***** MATERIALS PROVIDED

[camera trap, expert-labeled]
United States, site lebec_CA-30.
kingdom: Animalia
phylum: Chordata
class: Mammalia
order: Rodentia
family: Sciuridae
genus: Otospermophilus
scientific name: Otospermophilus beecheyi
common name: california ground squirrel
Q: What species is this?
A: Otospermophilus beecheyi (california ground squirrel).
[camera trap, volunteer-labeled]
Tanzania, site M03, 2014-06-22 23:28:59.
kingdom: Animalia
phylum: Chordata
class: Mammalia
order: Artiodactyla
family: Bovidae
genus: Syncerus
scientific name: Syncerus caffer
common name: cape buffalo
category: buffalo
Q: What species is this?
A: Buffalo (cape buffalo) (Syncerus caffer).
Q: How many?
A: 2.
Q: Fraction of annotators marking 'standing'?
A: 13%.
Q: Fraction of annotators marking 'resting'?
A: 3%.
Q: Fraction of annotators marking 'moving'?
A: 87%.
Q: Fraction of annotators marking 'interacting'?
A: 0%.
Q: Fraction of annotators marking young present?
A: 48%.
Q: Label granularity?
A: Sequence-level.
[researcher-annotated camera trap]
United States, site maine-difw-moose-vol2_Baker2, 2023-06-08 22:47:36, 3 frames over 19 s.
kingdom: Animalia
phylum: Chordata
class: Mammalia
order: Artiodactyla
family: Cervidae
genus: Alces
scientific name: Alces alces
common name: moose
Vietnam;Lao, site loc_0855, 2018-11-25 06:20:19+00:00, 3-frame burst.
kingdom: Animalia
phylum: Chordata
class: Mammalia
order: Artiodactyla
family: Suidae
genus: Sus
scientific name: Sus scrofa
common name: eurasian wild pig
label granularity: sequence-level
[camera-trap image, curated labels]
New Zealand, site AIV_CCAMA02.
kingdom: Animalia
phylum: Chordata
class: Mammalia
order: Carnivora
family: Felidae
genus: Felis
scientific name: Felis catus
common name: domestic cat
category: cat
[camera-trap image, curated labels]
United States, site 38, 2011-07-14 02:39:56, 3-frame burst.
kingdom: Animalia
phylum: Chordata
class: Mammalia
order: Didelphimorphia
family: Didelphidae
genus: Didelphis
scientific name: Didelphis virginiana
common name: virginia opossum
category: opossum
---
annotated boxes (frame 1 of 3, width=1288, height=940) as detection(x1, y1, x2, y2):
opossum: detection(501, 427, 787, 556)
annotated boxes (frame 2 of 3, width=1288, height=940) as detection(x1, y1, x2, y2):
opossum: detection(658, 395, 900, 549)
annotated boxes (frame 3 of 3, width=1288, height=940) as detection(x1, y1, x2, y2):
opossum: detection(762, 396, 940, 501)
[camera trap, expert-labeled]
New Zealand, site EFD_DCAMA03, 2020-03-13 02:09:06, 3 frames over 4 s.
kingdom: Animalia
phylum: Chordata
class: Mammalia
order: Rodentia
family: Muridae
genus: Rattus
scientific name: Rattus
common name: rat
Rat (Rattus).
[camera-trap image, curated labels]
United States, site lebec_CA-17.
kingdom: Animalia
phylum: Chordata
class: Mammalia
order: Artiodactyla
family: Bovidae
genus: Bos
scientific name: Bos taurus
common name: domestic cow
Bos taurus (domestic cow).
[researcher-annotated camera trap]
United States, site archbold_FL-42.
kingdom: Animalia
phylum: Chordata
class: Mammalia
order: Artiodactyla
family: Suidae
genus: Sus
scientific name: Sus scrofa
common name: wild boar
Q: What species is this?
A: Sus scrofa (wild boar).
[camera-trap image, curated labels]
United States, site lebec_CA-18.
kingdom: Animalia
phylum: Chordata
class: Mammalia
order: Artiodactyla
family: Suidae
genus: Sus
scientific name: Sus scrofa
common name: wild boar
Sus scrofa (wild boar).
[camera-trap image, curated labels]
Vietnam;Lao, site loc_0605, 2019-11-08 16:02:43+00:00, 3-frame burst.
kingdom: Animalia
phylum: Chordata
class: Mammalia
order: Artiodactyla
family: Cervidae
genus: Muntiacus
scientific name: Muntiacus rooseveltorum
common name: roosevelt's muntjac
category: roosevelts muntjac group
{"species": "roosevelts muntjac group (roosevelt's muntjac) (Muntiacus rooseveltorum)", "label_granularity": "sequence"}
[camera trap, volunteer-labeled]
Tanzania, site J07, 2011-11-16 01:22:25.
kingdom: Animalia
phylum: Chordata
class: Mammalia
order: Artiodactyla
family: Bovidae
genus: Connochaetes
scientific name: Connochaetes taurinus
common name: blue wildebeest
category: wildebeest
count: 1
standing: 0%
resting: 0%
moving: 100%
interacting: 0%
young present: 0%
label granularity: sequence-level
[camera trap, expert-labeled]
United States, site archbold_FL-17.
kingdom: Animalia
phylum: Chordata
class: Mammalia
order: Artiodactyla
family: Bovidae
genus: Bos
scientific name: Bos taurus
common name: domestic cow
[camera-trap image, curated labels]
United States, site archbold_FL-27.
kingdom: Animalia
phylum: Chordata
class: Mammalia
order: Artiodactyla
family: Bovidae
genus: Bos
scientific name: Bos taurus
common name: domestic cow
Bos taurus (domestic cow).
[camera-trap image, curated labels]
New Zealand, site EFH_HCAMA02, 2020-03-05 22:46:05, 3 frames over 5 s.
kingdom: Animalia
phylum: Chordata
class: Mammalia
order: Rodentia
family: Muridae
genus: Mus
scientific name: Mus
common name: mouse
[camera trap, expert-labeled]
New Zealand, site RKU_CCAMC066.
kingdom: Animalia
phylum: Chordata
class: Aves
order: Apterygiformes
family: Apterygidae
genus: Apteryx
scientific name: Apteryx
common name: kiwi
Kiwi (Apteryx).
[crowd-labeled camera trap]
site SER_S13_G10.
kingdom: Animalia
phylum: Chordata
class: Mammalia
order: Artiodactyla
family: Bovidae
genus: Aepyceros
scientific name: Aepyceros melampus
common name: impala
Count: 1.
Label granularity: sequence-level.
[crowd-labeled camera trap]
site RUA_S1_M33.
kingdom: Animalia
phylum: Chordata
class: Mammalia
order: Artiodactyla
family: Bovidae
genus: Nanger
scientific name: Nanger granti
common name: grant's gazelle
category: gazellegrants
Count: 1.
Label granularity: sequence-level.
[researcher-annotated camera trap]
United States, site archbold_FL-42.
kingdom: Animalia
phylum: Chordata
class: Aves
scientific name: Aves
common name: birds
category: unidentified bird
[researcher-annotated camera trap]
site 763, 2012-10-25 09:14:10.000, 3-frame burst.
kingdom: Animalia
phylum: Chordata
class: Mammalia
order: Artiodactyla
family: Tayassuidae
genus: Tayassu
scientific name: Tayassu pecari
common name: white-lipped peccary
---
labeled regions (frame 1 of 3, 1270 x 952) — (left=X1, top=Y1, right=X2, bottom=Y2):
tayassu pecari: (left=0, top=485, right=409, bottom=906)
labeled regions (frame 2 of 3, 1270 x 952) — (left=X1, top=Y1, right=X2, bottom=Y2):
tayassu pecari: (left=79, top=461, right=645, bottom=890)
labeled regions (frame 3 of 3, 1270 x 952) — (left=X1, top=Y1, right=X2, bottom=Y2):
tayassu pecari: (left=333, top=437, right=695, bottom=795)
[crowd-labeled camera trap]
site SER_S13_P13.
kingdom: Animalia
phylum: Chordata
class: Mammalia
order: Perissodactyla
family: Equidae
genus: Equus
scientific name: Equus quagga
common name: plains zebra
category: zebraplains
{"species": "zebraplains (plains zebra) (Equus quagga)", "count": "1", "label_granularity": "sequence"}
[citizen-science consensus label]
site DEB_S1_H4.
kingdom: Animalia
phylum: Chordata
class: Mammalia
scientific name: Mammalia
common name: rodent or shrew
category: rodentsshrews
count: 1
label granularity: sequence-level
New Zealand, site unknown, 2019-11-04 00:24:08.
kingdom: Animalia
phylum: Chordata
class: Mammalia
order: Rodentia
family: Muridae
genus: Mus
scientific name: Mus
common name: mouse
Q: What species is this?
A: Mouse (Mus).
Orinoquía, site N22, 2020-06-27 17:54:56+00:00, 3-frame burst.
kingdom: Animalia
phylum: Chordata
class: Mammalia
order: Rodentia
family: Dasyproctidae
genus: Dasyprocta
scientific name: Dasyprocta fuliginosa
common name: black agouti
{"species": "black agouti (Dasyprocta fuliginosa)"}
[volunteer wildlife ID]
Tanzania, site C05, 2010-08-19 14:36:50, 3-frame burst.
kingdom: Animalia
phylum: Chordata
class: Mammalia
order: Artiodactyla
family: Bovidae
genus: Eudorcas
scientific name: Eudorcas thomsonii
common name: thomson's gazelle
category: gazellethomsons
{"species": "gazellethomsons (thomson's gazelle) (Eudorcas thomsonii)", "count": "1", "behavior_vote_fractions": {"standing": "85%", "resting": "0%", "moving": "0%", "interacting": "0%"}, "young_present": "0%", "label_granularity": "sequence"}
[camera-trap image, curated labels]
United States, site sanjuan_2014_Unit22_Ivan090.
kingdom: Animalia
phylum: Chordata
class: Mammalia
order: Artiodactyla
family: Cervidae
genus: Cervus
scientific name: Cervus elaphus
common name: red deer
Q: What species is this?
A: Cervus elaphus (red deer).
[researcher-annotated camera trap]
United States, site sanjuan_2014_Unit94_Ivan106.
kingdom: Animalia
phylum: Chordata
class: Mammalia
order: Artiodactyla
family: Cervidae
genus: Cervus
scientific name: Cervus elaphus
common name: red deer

**********

• _THE PROBLEM_: Write out every line of the listing that holds the word "standing".

• _SOLUTION BELOW_:
Q: Fraction of annotators marking 'standing'?
standing: 0%
{"species": "gazellethomsons (thomson's gazelle) (Eudorcas thomsonii)", "count": "1", "behavior_vote_fractions": {"standing": "85%", "resting": "0%", "moving": "0%", "interacting": "0%"}, "young_present": "0%", "label_granularity": "sequence"}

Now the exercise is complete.